This page shows you how to transfer data between two POSIX file systems. Common use cases include:
- Burst to cloud and Hybrid HPC: Quickly transfer large data sets from on-premises to the cloud for processing.
- Migration and sync to Filestore: Migrate or sync data from an on-premises file system to Filestore.
- Managed file transfer: Securely and reliably transfer data between data centers or between two in-cloud file systems.
Transfer performance guidelines
The following guidelines can help to maximize performance during file system to file system transfers.
Agent deployment
In general, we recommend using three agents in each of the source and destination agent pools. Monitor the transfer and add more agents if required. Each agent needs 4 vCPU and 8 GiB RAM.
If you are migrating to a Filestore instance, Filestore
recommends using the n2-standard-8
instance type for each agent. Specify
nconnect=2
when you mount the instance to a Compute Engine VM. Refer to
Filestore's performance guidelines for
more information on how to optimize and test instance performance.
Transferring large numbers of small files
For better performance when transferring a large number of small files, we recommend splitting the files into multiple directories and avoiding a single directory with millions of files.
Before you begin
Before you can perform the tasks described on this page, complete the prerequisite steps.
Create agent pools and install agents
For file system to file system transfers, you need to create agent pools and agents for both the source and destination file systems. Agents for the source agent pool need to be installed on machines or VMs that have access to the source file system. Agents for the destination agent pool need to be installed on machines or VMs that have access to the destination file system.
Don't include sensitive information such as personally identifiable information (PII) or security data in your agent ID prefix or agent pool name. Resource names may be propagated to the names of other Google Cloud resources and may be exposed to Google-internal systems outside of your project.
Create a source agent pool
Create a source agent pool using one of the following methods:
gcloud CLI
Create a source agent pool by running:
gcloud transfer agent-pools create SOURCE_AGENT_POOL
Replace SOURCE_AGENT_POOL with the name that you want to give to the source agent pool.
Google Cloud console
In the Google Cloud console, go to the Agent pools page.

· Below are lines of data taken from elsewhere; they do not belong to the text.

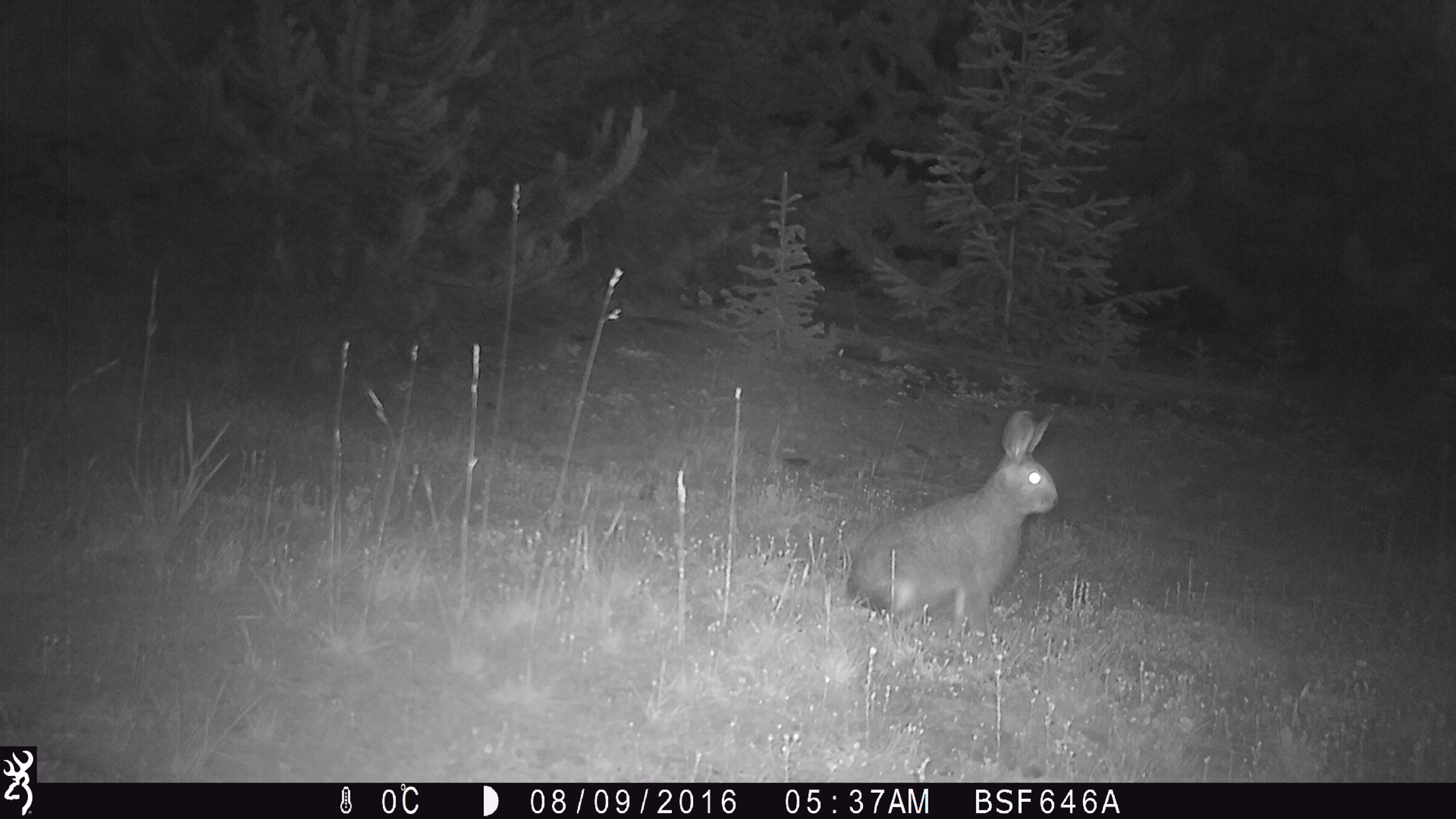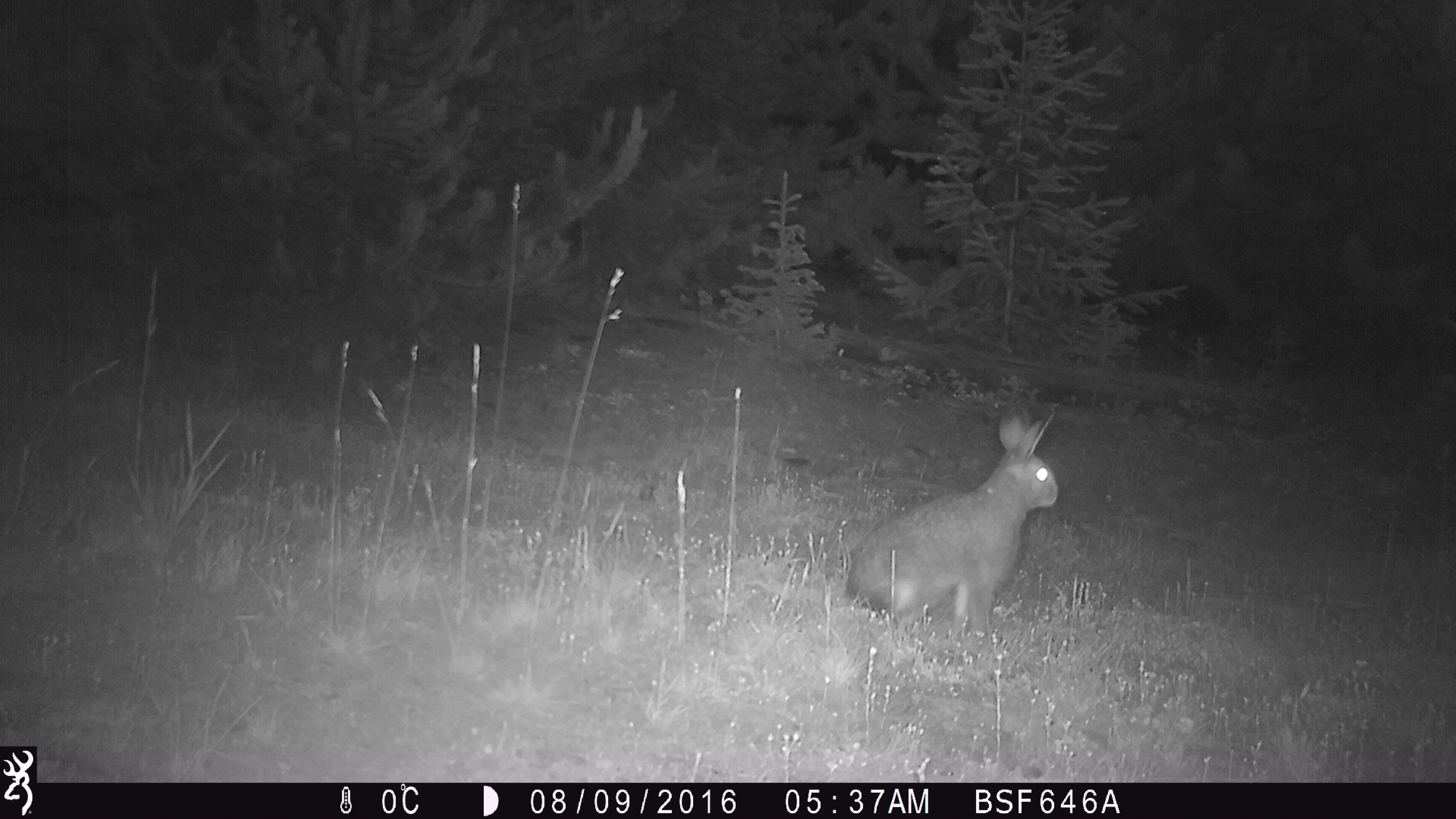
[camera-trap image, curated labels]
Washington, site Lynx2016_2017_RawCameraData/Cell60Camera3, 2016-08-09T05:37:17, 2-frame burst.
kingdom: Animalia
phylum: Chordata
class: Mammalia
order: Lagomorpha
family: Leporidae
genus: Lepus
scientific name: Lepus americanus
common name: snowshoe hare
Lepus americanus (snowshoe hare). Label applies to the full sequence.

The Agent pools page is displayed, listing your existing agent pools.
Click Create another pool.
Enter a name for the pool.
Click Create.
Install agents for the source agent pool
Install agents for the source agent pool on a machine or VM that has access to the source file system:
gcloud CLI
Install agents for the source agent pool by running:
gcloud transfer agents install --pool=SOURCE_AGENT_POOL --count=NUMBER_OF_AGENTS \
--mount-directories=MOUNT_DIRECTORIES
Replace the following:
- SOURCE_AGENT_POOL with the name of the source agent pool.
- NUMBER_OF_AGENTS with the number of agents that you want to install for the source agent pool. To determine the optimal number of agents for your environment, see Agent requirements and best practices.

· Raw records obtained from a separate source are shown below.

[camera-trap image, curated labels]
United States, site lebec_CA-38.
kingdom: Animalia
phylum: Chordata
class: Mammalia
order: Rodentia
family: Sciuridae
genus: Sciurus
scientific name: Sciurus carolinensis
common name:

- MOUNT_DIRECTORIES with a comma-separated list of directories on the source file system from which to copy. Omitting this flag mounts the entire file system, which could present a security risk.
Google Cloud console
In the Google Cloud console, go to the Agent pools page.
The Agent pools page is displayed, listing your existing agent pools.
Click the name of the source agent pool that you just created.
Under the Agents tab, click Install agent.
Follow the instructions in Google Cloud console to install Docker and start the agent.
Create a destination agent pool and install agents
Repeat the preceding steps to create a destination agent pool and install agents.
Create a Cloud Storage bucket as an intermediary
File system to file system transfers require a Cloud Storage bucket as an intermediary for the data transfer.
Create a Cloud Storage Standard class bucket with the following settings:
- Encryption: You can specify a customer-managed encryption key (CMEK). Otherwise, a Google-owned and Google-managed key is used.
- Object Versioning, Bucket Lock, and default object holds: Keep these features disabled.
Grant permissions and roles using one of the following methods:
- Grant
the Storage Transfer Service service account the Storage Admin role
(
roles/storage.admin
) for the bucket. Use
gcloud transfer authorize
to authorize your account for all Storage Transfer Service features. This command grants project-wide Storage Admin permissions:gcloud transfer authorize --add-missing
- Grant
the Storage Transfer Service service account the Storage Admin role
(
Create a transfer job
gcloud CLI
To create a transfer from the source file system to the destination file system, run
gcloud transfer jobs create SOURCE_DIRECTORY DESTINATION_DIRECTORY \
--source-agent-pool=SOURCE_AGENT_POOL \
--destination-agent-pool=DESTINATION_AGENT_POOL \
--intermediate-storage-path= gs://STORAGE_BUCKET/FOLDER/
Replace the following variables:
- SOURCE_DIRECTORY with the path of the source directory.
- DESTINATION_DIRECTORY with the path of the destination directory.
- SOURCE_AGENT_POOL with the name of the source agent pool.
- DESTINATION_AGENT_POOL with the name of the destination agent pool.
- STORAGE_BUCKET with the name of the Cloud Storage bucket.
- FOLDER with the name of the folder you would like the data to be transferred into.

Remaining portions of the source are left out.